* TEXT BLOCK *
——————

Texas Replaces NYC As The New Hotspot
07/11/2020
A 30-year old man who attended a COVID party in San Antonio has died from the disease. Before he died, he told doctors that he thought the virus was a hoax and intended to prove it with the party. He reportedly concluded, “I made a mistake.” Bexar County, where San Antonio is has about 19-20,000 confirmed COVID cases and is seeing about 1000 new cases a day. Most cases are in people aged 20-39.
Elsewhere, in Harris County Texas, Houston hospitals are full and ICUs are overwhelmed requiring COVID patients to wait in ERs for a bed. Because of this, Houston hospitals are also increasingly diverting ambulances to other regional hospitals, which also affects non-COVID patients, such as those with cardiovascular emergencies. There has been a spike in at-home deaths from cardiac arrest in the county, which could be directly from COVID disease or from delayed medical attention to non-COVID patients.
During an eight-day period in late June and early July, Houston’s 12 busiest emergency departments hit a maximum capacity three times, in contrast to zero times in the same period a year earlier. And when a hospital does have beds available, they sometimes do not have the staff to manage those patients, due to COVID-related absences.

——————

* RECORDED INFORMATION *
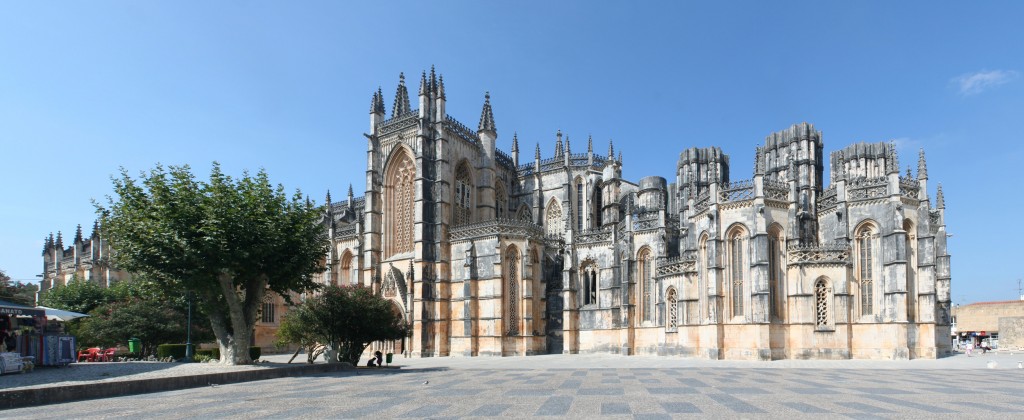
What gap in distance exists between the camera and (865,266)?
3534cm

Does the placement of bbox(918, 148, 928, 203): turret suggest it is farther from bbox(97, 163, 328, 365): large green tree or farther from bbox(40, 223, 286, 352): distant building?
bbox(40, 223, 286, 352): distant building

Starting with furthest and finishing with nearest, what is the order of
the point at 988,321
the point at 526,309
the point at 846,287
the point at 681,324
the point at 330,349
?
1. the point at 988,321
2. the point at 526,309
3. the point at 681,324
4. the point at 846,287
5. the point at 330,349

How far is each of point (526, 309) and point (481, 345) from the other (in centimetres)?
403

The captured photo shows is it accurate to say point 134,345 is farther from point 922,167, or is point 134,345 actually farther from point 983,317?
point 983,317

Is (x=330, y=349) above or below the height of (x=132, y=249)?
below

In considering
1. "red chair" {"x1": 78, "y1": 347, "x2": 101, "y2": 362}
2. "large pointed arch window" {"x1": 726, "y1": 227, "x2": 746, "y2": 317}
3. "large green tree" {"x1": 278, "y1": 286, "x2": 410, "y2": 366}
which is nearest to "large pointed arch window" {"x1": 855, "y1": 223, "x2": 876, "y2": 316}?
"large pointed arch window" {"x1": 726, "y1": 227, "x2": 746, "y2": 317}

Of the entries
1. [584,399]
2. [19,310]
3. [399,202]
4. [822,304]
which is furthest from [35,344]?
[822,304]

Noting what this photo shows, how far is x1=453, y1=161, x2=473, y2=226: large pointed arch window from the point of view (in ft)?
165

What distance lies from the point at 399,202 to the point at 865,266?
31974 mm

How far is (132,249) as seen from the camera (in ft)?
81.5

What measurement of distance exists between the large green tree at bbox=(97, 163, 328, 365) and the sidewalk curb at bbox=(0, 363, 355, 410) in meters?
2.91

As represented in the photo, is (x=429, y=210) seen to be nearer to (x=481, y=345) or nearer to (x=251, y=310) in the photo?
(x=481, y=345)

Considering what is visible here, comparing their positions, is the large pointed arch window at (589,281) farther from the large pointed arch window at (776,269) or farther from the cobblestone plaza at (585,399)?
the cobblestone plaza at (585,399)

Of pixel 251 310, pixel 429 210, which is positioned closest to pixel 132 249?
pixel 251 310
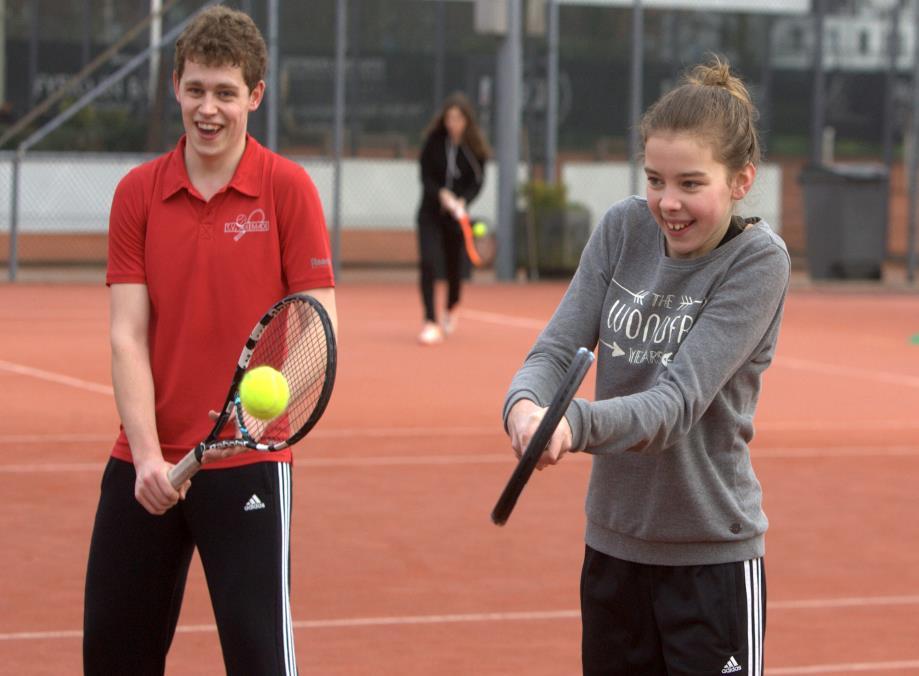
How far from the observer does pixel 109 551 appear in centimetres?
349

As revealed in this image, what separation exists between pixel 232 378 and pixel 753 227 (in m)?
1.12

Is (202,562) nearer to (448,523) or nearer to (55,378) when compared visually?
(448,523)

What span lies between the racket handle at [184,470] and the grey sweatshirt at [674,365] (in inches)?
26.9

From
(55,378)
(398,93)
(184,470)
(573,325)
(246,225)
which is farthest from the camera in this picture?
(398,93)

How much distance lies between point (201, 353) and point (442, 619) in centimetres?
226

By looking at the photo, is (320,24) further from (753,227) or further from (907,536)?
(753,227)

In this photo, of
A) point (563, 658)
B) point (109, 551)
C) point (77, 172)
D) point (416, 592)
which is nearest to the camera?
point (109, 551)

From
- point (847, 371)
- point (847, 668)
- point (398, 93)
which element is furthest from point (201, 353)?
point (398, 93)

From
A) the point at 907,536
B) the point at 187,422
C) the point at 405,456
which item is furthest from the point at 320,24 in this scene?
the point at 187,422

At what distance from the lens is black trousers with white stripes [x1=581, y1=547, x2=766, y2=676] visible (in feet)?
10.1

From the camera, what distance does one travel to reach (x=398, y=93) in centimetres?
2136

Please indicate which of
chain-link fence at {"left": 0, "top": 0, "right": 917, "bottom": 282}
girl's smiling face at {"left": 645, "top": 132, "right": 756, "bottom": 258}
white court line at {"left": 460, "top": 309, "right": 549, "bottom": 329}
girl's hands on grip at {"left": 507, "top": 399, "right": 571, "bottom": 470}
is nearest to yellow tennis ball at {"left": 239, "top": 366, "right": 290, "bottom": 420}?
girl's hands on grip at {"left": 507, "top": 399, "right": 571, "bottom": 470}

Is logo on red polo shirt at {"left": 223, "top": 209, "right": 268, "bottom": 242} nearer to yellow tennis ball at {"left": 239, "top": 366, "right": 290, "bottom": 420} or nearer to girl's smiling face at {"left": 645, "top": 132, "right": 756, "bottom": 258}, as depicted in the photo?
yellow tennis ball at {"left": 239, "top": 366, "right": 290, "bottom": 420}

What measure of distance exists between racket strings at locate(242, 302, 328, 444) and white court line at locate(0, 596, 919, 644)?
2.11 meters
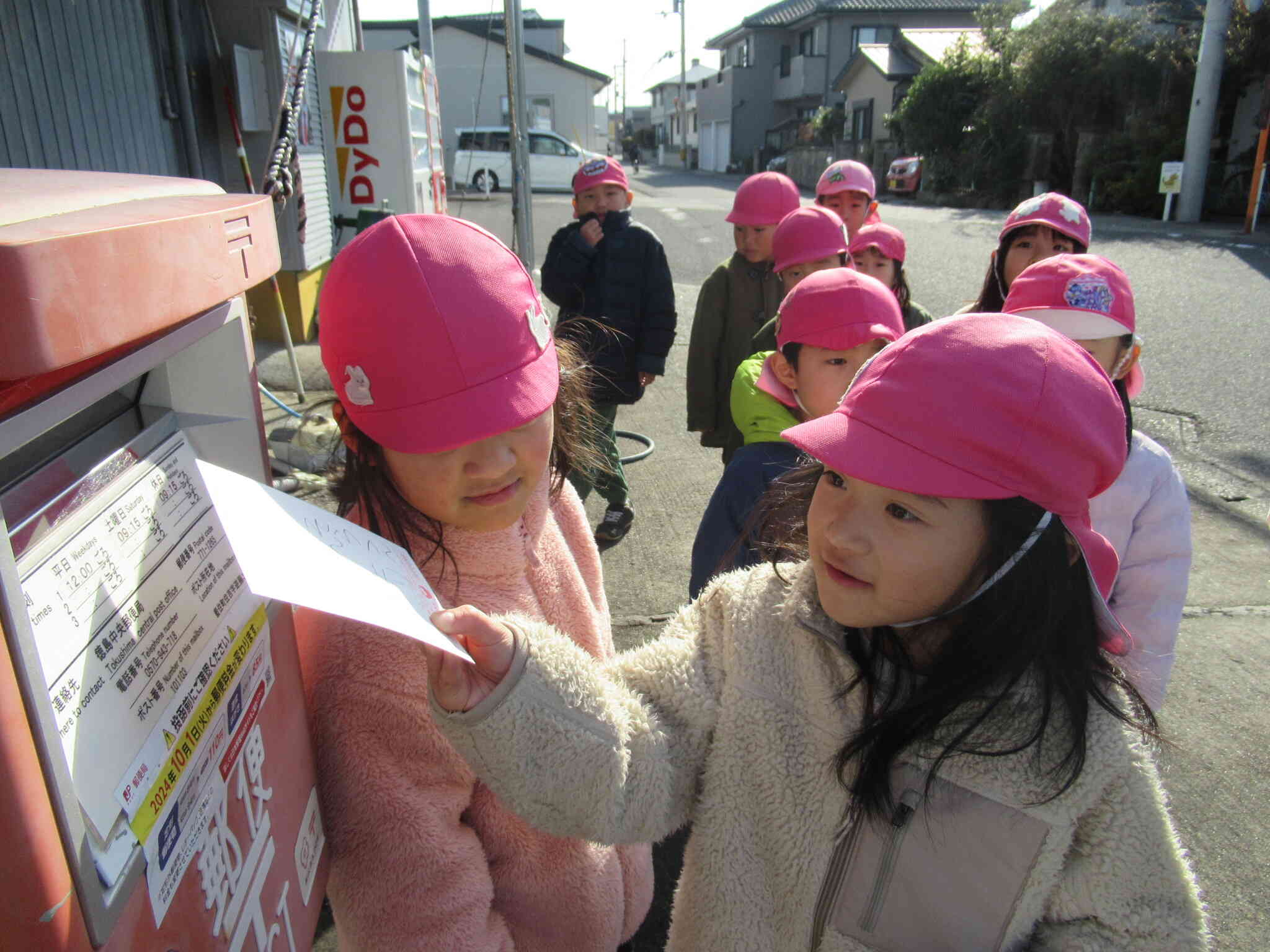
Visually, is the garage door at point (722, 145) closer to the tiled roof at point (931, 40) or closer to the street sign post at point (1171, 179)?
the tiled roof at point (931, 40)

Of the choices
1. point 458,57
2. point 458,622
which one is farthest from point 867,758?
point 458,57

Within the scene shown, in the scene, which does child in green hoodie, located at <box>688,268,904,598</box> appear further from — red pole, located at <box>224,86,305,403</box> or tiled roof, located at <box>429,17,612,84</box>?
tiled roof, located at <box>429,17,612,84</box>

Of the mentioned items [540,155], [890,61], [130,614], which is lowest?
[130,614]

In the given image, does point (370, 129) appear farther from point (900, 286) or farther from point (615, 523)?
point (900, 286)

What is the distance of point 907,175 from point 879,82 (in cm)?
1006

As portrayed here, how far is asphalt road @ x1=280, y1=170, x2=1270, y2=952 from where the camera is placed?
2.43m

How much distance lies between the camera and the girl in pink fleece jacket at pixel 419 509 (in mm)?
968

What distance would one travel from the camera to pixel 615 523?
411cm

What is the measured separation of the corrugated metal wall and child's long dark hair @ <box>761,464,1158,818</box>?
353 centimetres

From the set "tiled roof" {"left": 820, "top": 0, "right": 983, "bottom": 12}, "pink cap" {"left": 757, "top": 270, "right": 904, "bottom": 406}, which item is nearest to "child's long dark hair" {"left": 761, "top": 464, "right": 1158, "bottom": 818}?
"pink cap" {"left": 757, "top": 270, "right": 904, "bottom": 406}

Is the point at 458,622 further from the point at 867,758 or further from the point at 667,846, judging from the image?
the point at 667,846

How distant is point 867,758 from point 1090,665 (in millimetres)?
295

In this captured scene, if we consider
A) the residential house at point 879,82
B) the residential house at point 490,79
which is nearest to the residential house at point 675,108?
the residential house at point 879,82

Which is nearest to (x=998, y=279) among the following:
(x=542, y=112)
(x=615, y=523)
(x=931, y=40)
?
(x=615, y=523)
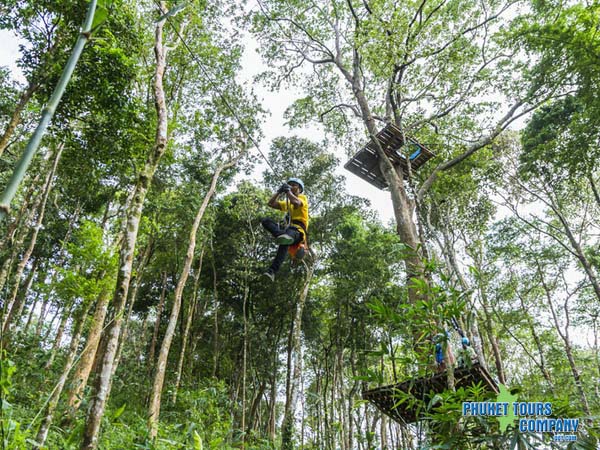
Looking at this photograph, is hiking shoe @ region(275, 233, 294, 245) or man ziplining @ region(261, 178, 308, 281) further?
man ziplining @ region(261, 178, 308, 281)

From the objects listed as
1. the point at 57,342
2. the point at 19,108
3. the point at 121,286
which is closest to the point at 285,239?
the point at 121,286

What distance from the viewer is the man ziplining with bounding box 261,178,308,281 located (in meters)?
4.25

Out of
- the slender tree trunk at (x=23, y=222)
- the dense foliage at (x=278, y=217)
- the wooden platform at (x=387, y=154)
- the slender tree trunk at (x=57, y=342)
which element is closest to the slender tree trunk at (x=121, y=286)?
the dense foliage at (x=278, y=217)

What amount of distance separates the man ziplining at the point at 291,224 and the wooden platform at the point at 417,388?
178 centimetres

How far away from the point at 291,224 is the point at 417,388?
7.37 feet

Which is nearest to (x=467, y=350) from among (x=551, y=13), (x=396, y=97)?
(x=396, y=97)

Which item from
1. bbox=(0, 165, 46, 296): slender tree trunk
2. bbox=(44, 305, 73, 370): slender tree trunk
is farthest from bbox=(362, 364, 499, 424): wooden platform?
bbox=(0, 165, 46, 296): slender tree trunk

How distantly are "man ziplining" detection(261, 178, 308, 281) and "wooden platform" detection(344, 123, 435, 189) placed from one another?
2541mm

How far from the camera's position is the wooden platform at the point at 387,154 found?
6430 mm

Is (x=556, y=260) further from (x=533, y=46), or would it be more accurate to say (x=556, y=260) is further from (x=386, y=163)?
(x=386, y=163)

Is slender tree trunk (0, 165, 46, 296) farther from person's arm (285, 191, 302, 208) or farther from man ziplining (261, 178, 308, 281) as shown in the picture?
person's arm (285, 191, 302, 208)

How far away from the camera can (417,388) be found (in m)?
3.12

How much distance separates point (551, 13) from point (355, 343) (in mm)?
9672

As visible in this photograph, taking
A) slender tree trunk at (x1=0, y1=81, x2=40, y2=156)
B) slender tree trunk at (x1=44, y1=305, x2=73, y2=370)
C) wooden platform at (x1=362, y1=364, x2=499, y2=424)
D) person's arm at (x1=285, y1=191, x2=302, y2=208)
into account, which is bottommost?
wooden platform at (x1=362, y1=364, x2=499, y2=424)
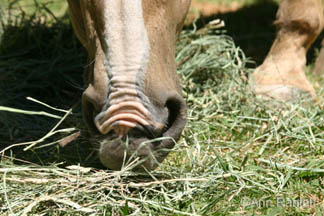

——————

* TASK ITEM A *
Reproduce everything in the Texas article from "Texas Replaces NYC" down to "people aged 20-39.".
* TASK ITEM B *
Does the Texas article support each statement? Answer yes or no, and quote the words that decide it. (i) The man who died after the San Antonio party was 30 years old. (ii) Most Bexar County cases are in people over 60. (iii) A year earlier, Houston's 12 busiest emergency departments hit maximum capacity three times in the same period.
The items have no connection to the article about Texas.

* RESPONSE BOX A *
Texas Replaces NYC As The New Hotspot
07/11/2020
A 30-year old man who attended a COVID party in San Antonio has died from the disease. Before he died, he told doctors that he thought the virus was a hoax and intended to prove it with the party. He reportedly concluded, “I made a mistake.” Bexar County, where San Antonio is has about 19-20,000 confirmed COVID cases and is seeing about 1000 new cases a day. Most cases are in people aged 20-39.

* RESPONSE BOX B *
(i) Yes: "A 30-year old man who attended a COVID party in San Antonio has died from the disease."
(ii) No: "Most cases are in people aged 20-39."
(iii) No: "in contrast to zero times in the same period a year earlier."